The Clean Fuels Ohio office in downtown Columbus sits near a retired coal plant, railroad tracks that carry crude oil and coal across the country, and an original manufacturing plant for Electric Vehicles (EVs). In our office hang two old timey posters advertising the benefits of the “Columbus Electric Buggy”, a relic of past industry. As Clean Fuels Ohio assisted the City of Columbus in developing the Smart Columbus application and workplan, I often reflected on the organization’s current role in the advancement of alternative fuels and efficiency technologies, and the impact alternative fuels have had in Central Ohio for decades. In order to examine the city’s place in EV lore, let’s take some inspiration from the 1985 film Back to the Future, and travel back a few decades.
Electric Vehicles are often heralded as objects of the future: advocates regularly hail the Nissan Leaf, Tesla Model S, and Chevy Bolt as the harbinger of a cleaner, modern transportation sector. In reality, electric vehicles have been around since the 19th century, before even the Model T. In fact, Columbus Ohio played a large role in the development and deployment of EVs during the advent of automobiles. In the late 1800s, Columbus was known as the “Buggy Capital of the World”, so recognized for its role in manufacturing carriages and automobiles. Clinton Firestone and Oscar Peters helped found the Columbus Buggy Company, known for producing a buggy every 8 minutes. At one point, the company claimed that one in every 5 buggies used in the United States was produced in Columbus.
By the early 1900s, the Columbus Buggy Company employed over 1200 people, originally producing horse propelled carriages and ultimately making automobiles powered by both gasoline and electric. The company built its plant near what is now Huntington Park in Columbus, right down the street from the Clean Fuels Ohio office. The 1903 Columbus Electric provided a range of 70 miles per charge at a then-competitive top speed of 21 miles per hour. Advertisements touted the Columbus EVs as “noiseless, odorless, and clean running”. These facts remain true today, as we look at the emissions reductions and environmental benefits EVs provide.

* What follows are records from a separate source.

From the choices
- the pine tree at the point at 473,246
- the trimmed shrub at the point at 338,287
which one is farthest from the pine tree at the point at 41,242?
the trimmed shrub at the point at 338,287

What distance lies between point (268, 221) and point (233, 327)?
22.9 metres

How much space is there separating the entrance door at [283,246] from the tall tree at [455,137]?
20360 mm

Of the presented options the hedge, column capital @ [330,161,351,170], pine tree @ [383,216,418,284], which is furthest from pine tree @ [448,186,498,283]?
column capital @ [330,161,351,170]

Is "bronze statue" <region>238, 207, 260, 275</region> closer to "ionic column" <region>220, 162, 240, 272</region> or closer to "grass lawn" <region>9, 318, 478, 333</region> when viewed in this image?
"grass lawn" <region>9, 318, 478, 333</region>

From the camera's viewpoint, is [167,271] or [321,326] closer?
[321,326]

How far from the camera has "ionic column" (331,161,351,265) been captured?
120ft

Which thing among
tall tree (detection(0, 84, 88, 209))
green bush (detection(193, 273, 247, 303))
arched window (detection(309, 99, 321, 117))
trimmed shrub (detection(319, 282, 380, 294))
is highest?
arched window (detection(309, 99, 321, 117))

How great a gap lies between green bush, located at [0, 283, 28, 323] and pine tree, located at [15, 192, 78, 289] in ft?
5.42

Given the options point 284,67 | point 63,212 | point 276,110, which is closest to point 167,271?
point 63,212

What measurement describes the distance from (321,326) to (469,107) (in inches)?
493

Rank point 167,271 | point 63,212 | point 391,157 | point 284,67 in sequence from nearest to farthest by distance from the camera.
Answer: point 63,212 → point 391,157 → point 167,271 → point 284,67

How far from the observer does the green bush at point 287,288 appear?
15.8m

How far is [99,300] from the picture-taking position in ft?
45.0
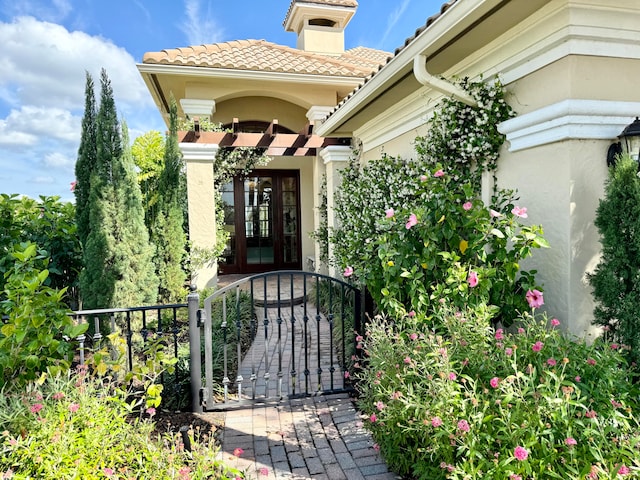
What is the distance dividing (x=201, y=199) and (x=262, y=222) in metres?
3.52

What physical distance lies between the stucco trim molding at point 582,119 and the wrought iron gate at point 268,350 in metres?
2.12

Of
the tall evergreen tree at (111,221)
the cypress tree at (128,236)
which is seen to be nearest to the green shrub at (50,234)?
the tall evergreen tree at (111,221)

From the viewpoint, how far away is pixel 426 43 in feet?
11.9

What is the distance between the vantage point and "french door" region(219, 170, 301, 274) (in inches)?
423

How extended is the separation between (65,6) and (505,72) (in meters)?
5.42

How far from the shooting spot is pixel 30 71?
6.50 m

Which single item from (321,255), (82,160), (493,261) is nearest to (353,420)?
(493,261)

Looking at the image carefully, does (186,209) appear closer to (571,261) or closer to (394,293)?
(394,293)

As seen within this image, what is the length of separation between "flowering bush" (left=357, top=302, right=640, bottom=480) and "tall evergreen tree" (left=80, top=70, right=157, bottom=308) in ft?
10.3

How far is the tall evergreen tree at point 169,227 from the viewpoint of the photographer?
253 inches

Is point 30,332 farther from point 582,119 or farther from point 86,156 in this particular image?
point 582,119

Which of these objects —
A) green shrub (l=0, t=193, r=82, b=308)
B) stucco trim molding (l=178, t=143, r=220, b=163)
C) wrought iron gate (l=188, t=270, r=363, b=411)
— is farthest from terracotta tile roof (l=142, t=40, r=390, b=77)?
wrought iron gate (l=188, t=270, r=363, b=411)

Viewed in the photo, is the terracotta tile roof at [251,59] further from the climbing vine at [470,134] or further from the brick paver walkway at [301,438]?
the brick paver walkway at [301,438]

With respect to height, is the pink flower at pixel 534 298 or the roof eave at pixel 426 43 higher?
the roof eave at pixel 426 43
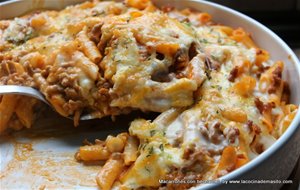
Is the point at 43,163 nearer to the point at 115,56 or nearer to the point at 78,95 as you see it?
the point at 78,95

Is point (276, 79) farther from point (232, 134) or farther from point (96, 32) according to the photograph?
point (96, 32)

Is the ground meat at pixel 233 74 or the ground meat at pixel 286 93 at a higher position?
the ground meat at pixel 233 74

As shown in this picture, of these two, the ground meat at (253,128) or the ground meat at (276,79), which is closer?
the ground meat at (253,128)

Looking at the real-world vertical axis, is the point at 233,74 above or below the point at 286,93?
above

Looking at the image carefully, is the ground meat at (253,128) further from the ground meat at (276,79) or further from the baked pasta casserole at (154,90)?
the ground meat at (276,79)

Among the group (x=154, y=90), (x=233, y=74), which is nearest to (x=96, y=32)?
(x=154, y=90)

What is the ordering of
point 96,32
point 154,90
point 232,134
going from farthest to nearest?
1. point 96,32
2. point 154,90
3. point 232,134

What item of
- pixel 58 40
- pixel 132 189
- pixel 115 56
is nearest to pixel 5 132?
pixel 58 40

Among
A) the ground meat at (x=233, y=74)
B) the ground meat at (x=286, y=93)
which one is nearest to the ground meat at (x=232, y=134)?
the ground meat at (x=233, y=74)

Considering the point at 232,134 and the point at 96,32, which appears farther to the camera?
the point at 96,32

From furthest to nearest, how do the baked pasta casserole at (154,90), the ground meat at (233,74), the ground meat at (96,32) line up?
the ground meat at (96,32), the ground meat at (233,74), the baked pasta casserole at (154,90)

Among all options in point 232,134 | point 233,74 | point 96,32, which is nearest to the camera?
point 232,134
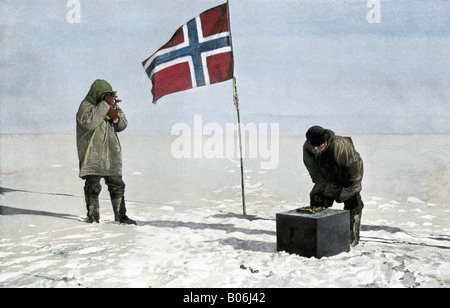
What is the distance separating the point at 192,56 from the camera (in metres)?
6.17

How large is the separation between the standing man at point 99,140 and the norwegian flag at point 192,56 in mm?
804

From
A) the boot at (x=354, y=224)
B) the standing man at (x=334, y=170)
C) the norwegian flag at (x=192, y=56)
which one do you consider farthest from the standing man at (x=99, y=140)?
the boot at (x=354, y=224)

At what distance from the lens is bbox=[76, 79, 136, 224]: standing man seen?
5422mm

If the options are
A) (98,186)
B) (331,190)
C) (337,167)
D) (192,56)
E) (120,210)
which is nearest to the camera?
(337,167)

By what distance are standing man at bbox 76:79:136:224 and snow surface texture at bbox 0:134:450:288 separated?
518 millimetres

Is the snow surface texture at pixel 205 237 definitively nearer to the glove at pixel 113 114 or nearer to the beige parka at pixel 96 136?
the beige parka at pixel 96 136

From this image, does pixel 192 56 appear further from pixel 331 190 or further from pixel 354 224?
pixel 354 224

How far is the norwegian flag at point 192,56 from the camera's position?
6.16m

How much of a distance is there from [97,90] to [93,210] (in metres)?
1.52

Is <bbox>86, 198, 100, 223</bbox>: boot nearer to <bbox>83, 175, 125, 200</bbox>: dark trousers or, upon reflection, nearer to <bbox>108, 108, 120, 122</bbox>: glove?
<bbox>83, 175, 125, 200</bbox>: dark trousers

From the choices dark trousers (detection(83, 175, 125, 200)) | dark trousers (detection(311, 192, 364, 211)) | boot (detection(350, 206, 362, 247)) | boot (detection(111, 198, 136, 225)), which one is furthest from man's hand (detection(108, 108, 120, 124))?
boot (detection(350, 206, 362, 247))

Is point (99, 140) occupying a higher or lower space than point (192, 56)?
lower

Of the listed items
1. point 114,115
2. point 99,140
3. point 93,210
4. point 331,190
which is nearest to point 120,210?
point 93,210
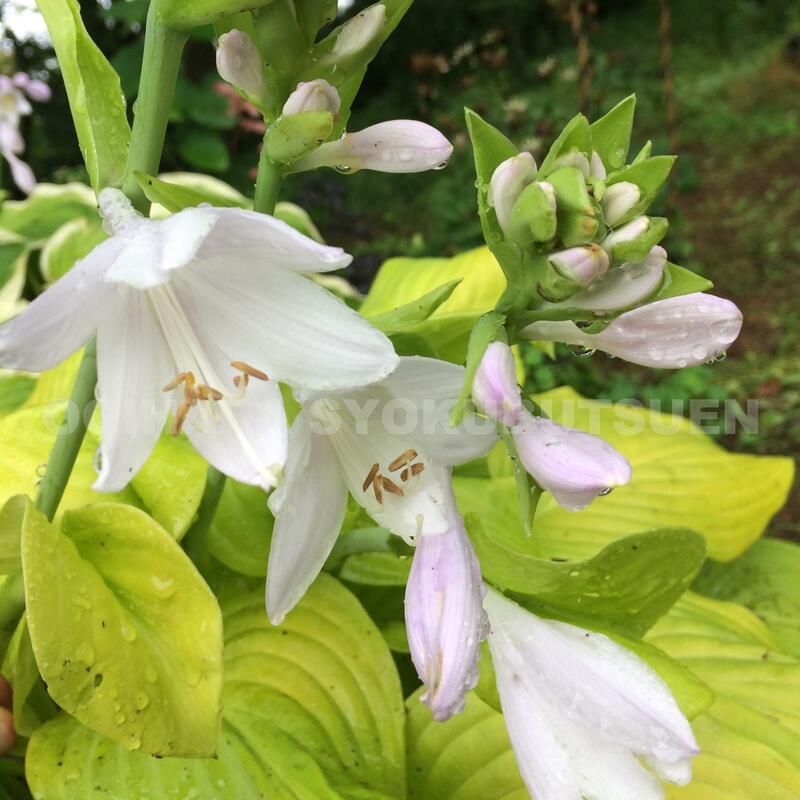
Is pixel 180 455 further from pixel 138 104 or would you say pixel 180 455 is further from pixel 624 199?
pixel 624 199

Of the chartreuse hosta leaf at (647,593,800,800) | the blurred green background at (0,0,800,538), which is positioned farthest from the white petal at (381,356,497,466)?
the blurred green background at (0,0,800,538)

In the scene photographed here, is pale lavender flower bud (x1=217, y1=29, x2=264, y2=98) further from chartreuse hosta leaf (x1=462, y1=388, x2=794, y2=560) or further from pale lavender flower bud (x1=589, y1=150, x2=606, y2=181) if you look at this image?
chartreuse hosta leaf (x1=462, y1=388, x2=794, y2=560)

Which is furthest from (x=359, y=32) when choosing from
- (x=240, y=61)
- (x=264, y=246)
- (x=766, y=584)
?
(x=766, y=584)

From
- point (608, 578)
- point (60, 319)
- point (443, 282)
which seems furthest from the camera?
point (443, 282)

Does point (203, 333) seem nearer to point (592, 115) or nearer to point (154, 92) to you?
point (154, 92)

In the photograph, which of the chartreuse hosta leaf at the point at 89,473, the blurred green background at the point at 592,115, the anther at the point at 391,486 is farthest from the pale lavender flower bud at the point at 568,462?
the blurred green background at the point at 592,115

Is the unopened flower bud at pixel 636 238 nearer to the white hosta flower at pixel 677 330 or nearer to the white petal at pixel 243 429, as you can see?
the white hosta flower at pixel 677 330
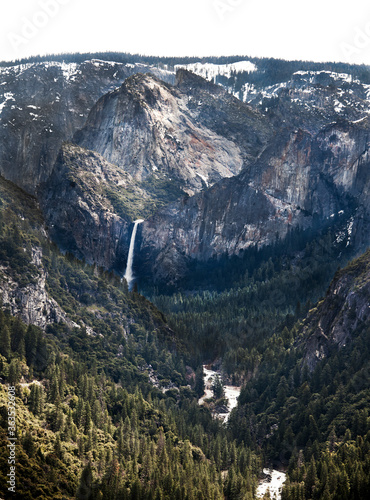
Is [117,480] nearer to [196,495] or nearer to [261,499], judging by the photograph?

Eventually, gasoline vehicles beat out EVs due to manufacturing improvements, the success of Henry Ford’s assembly line, and the invention of the electric self starter by Charles Kettering of Dayton, Ohio. The Great Flood of 1913 in Columbus finished off the company, ruining the plant and destroying most of its records. Presently, the “Buggyworks” building houses office space and condominiums.
As the Smart Columbus program seeks to advance consumer adoption, charging infrastructure, and fleet usage of electric vehicles, what better way to embrace the future than looking back to the past? In the slightly modified words of Doc Brown, “Gas? Where we’re going, we won’t need gas!”